Frente a ese conservadurismo, esa realidad que queda sometida por los valores tradicionales, se respira cierto progresismo aprendido de la experiencia. Respetan la homosexualidad siempre y cuando no sea por promiscuidad, puesto que los valores cristianos siguen presentes en cada una de ellas y es que la religión es el pilar fundamental de sus vidas, el patrón con el que han sido educadas y el placebo por el que no sienten tanto pánico y vacío al ver cómo los años van pasando sin remedio. Las dolencias y enfermedades no pueden faltar cuando uno tiene una edad y es consciente de que debe cuidar más su salud. También son inevitables los cotilleos de antiguas compañeras, conocidas e, incluso, de ellas mismas. Risas que llevan a canciones, porque María Teresa siempre recurre a ellas cuando menos se lo esperan, pero, aún más curioso, es ver a estas amigas apoyando a la selección de fútbol chilena ataviadas con gorros y gritando alegremente cada vez que un jugador marca un gol.

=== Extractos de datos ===

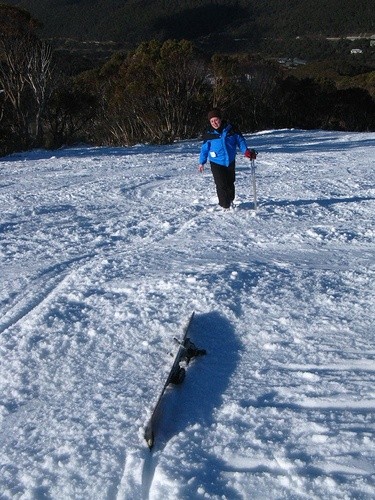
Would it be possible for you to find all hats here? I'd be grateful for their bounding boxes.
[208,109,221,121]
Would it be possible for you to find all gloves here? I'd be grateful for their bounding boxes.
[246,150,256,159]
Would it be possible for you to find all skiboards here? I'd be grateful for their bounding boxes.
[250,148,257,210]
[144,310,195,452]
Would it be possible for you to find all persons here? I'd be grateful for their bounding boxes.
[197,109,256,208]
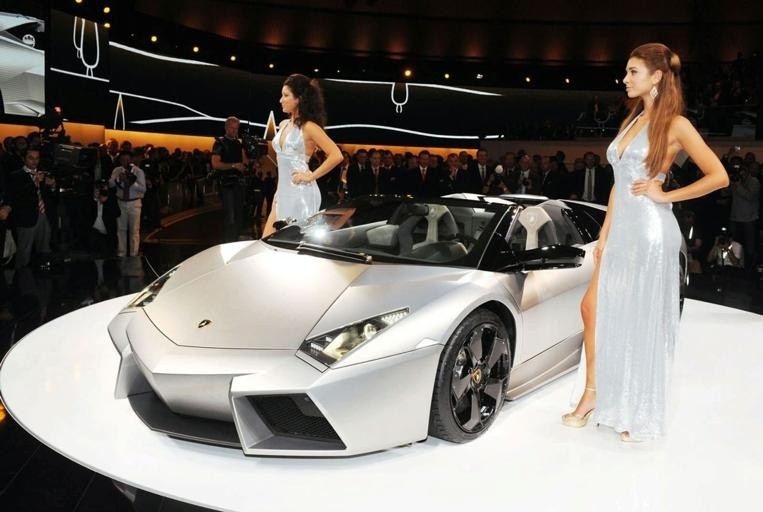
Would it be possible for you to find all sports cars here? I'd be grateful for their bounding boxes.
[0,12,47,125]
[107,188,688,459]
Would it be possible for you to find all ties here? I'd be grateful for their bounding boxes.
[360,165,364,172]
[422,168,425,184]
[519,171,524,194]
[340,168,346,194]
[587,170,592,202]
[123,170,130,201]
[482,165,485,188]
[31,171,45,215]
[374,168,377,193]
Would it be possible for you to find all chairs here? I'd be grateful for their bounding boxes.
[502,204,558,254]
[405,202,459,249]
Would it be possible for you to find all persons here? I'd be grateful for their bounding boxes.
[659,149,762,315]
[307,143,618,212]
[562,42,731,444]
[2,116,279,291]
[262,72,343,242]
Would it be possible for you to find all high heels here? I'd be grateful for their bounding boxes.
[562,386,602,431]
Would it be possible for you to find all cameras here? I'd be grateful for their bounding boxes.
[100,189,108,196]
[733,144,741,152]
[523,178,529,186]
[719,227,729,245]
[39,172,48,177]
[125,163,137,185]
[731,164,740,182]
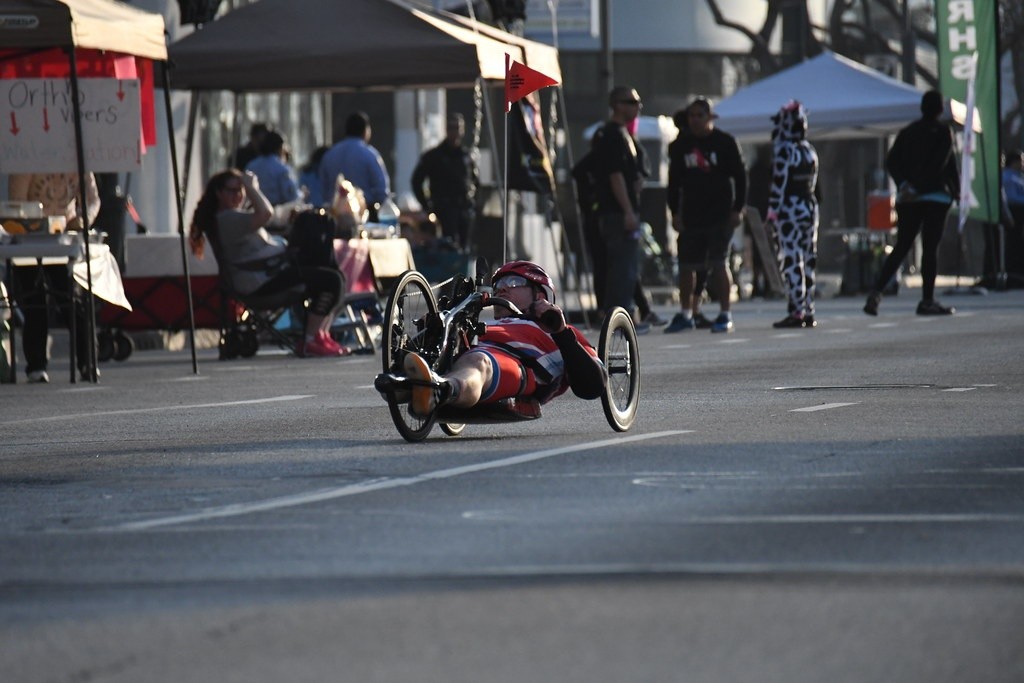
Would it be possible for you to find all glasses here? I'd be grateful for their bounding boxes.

=== EJERCICIO ===
Responda a estas preguntas según el fragmento proporcionado:
(a) ¿Qué es el pilar fundamental de sus vidas?
(b) ¿A qué recurre siempre María Teresa cuando menos se lo esperan?
(c) ¿Qué selección de fútbol apoyan las amigas?

=== SOLUCIÓN ===
(a) La religión.
(b) A las canciones.
(c) La selección de fútbol chilena.